La Chronique Agora

De l'analyse macro-économique comme parallèle à la théologie…

** Même si la plupart des acteurs des médias financiers bêlent que "l’économie se reprend", l’économie semble quant à elle ne pas entendre ce choeur ovin. Apparemment, l’économie ne se rend pas compte qu’une reprise est en cours.

– Quand votre correspondant examine le déploiement de données et de preuves anecdotiques qui dansent devant ses yeux, il n’y voit pas la fin du monde, mais il n’y voit pas non plus la fin de la récession. Votre chroniqueur californien voit clairement que la bourse a grimpé de 50% par rapport à son plus bas du 9 mars, mais il ne voit pas l’apparition de la reprise que semblent voir tant d’investisseurs.

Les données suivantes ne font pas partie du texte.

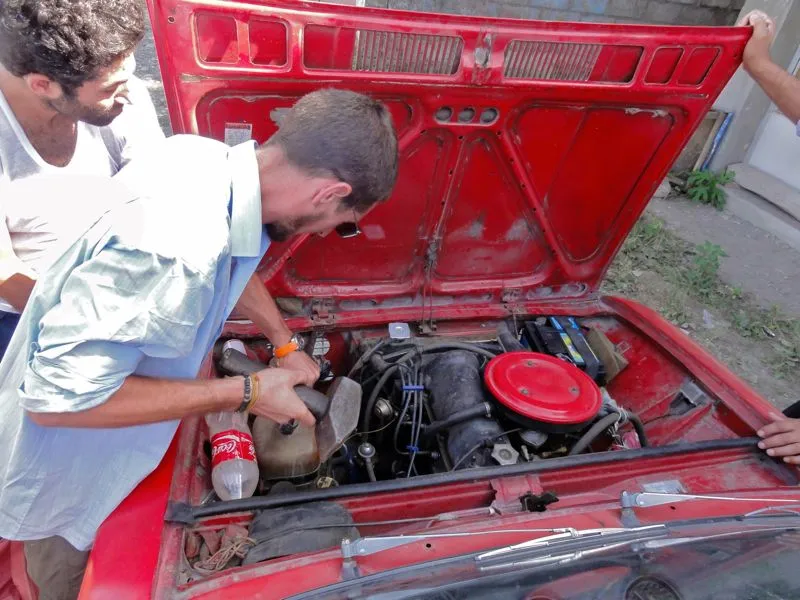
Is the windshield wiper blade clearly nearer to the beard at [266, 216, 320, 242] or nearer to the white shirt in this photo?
the beard at [266, 216, 320, 242]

** De l’aveu de tous, l’analyse macro-économique, comme la théologie, est un exercice subjectif. Mais comme la théologie, l’analyse macro-économique n’est pas SEULEMENT un exercice subjectif. Il existe des faits qui se rapportent à cette analyse, même si nous ne les comprenons pas complètement… voire pas du tout. Ainsi, l’analyse macro-économique, comme la théologie, nécessite l’association du raisonnement déductif et de la foi.

– Plus le déficit de raisonnement empirique est important, plus il est nécessaire d’avoir la foi. Mais ce n’est pas un problème — la foi peut l’emporter sur la raison. C’est du moins ce qu’espèrent les haussiers de la bourse.

– Votre chroniqueur ne remet pas en question la foi qui pousse un investisseur à acheter dans une bourse en pleine ébullition alors que l’économie n’en est encore qu’à se calmer. Mais il questionne sa foi. Et il craint que l’optimisme envahissant des investisseurs ne soit mal avisé.

– Comme l’explique Nassim Taleb, auteur du Cygne Noir, dans une interview passionnante accordée à CNBC : "[Je suis] seulement une personne qui voit les risques et met en garde contre ces risques. Ce n’est pas forcément du pessimisme".

– Les données et les anecdotes qui apparaissent dans les médias jour après jour semblent contenir plus de preuves d’une récession que d’une reprise. Aux Etats-Unis, l’emploi continue à baisser, par exemple, comme toutes les composantes importantes du pouvoir d’achat des ménages, les revenus et le crédit. Ces tendances perturbantes ne poseraient certainement pas problème si les dépenses des consommateurs ne représentaient pas 70% du PIB des Etats-Unis. Mais comme c’est le cas… c’est un problème.

– Les restaurants et les vendeurs au détail continuent à ressentir les effets de l’austérité nationale. Les consommateurs réduisent leurs dépenses, à commencer par les repas à l’extérieur.

– Les consommateurs réduisent également leurs dépenses en achetant moins de ces magazines en papier glacé qui expliquent comment dépenser l’argent que personne n’a. Le New York Observer remarque que les membres du personnel de Condé Nast, l’éditeur de Vanity Fair et Glamour, "emmènent leurs clients manger des sandwichs plutôt que des sushis ; et que les bouteilles d’eau premier prix ont remplace les bouteilles d’Evian, Orangina et Red Bull dans les frigos des bureaux"…

– L’austérité est la nouvelle tendance. Les magazines de Condé Nast font l’apologie d’un mode de vie haut de gamme, mais la direction de ces maisons d’édition force les employés à passer à un mode de vie beaucoup plus bas de gamme.

– "Quand j’ai commencé, on avait un petit réfrigérateur, et il était rempli de boissons de marque", ajoute une des sources de l’Observer. "San Pellegrino, Orangina, Red Bull. Et l’eau n’était pas une eau premier prix, c’était de l’Evian. Je me souviens, quand j’ai commencé à travailler ici, j’ai envoyé un e-mail à toutes mes connaissances en disant : ‘il faut absolument que je vous dise tout ce qu’on a comme boissons !’ Mais en décembre, quelques mois après que Condé Nast a ordonné aux éditeurs et aux chroniqueurs de réduire leurs budgets de 5%, les boissons ont disparu. L’Evian a été remplacée par de l’eau premier prix. Pire encore, au lieu d’être dans un frigo, les bouteilles d’eau ont été stockées dans un placard où il fait chaud".

– Alors là, vraiment, c’est pas sympa.

– Mais voilà : la tendance baissière est la nouvelle norme… et peu importe combien de points les investisseurs ajouteront à l’indice Dow Jones.